Sus historias, publicadas en todos los idiomas incansablemente, son tan vigorosas y cargadas de tanta vida que han inspirado películas memorables: “Adiós a las armas”, 1932, de Frank Borzage y “¿Por quien doblan las campanas?”, 1943, ambas de Sam Wood y con Gary Cooper, uno de sus mejores compinches;”Tener y no tener”, 1944, con un director y dos actores míticos, Hawks, Bogart y Bacall; “Forajidos / Asesinos”, una de sus mejores historias, en 1946 dirigida por Robert Siodmak y 1964, por Donald Siegel; “Las nieves del Kilimanjaro”, 1952 más “Fiesta / El sol sale para todos”, 1957, ambas de Henry King; “Adiós a las armas”, 1957, de Charles Vidor y la famosa “El viejo y el mar” de John Sturges, 1958, con Spencer Tracy, entre otras adaptaciones porque el cine y la televisión siguen utilizando sus historias no siempre con la mejor suerte.
Ese domingo 2 de julio el abuelo de Margaux se levantó silenciosamente, salió de la habitación pequeña que ocupaba en la parte trasera de esa casa grande (la esposa dormía en la alcoba principal del segundo piso), bajó al sótano, buscó las llaves del armario donde guardaba las armas de cacería y tomó la escopeta Boss.
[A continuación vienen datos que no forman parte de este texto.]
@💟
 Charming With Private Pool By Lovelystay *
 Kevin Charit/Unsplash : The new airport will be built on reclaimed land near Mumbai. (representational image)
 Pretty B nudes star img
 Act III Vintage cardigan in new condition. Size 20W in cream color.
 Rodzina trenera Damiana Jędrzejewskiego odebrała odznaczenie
Mary se despertó en su cama con los disparos que sonaron como una puerta cerrada violentamente. Cuando bajó al vestíbulo se encontró con los restos que durante más de cinco horas serían recogidos, limpiados y desechados por tres de sus mejores amigos de boxeo, tragos y cacerías: George Brown, Don Anderson y Looyd Arnold.
Como todos los años, desde hace 47, miles de seguidores de Hemingway visitan Ketchum, Idaho, quizás buscando el olor de la sangre o el ruido de los dos disparos; acuden a la cita del barrio habanero de San Francisco de Paula, donde la casa de Finca Vigía se viene abajo porque el gobierno de Estados Unidos impidió que los cubanos recibieran una donación para restaurarla de urgencia; pasan por Key West donde la casa donde él también escribió, está tomada por una colonia de jóvenes homosexuales que leen sus libros mientras hacen el amor y escandalizan a las vecinas pudorosas.
Ese domingo 2 de julio de 1961, a las seis de la tarde, Hemingway recibiría el mejor homenaje de uno de sus grandes amigos: Antonio Ordóñez le brindó uno de los toros de su corrida, mientras miles de aficionados en Las Ventas guardaban un silencio profundo, mortal, oscuro, tratando de entender por qué si era el hombre que vivía la vida hasta el fondo, altanera, orgullosa y sensualmente. No en balde dos días antes del suicidio, en la cama del hospital donde estuvo recluido varias semanas, recibiendo choques eléctricos e inyecciones tremendas, escandalizó a médicos, enfermeras y pacientes haciendo el amor con su mujer como una prueba de que seguía vivo o, supuestamente, quería seguir viviendo. Mentira.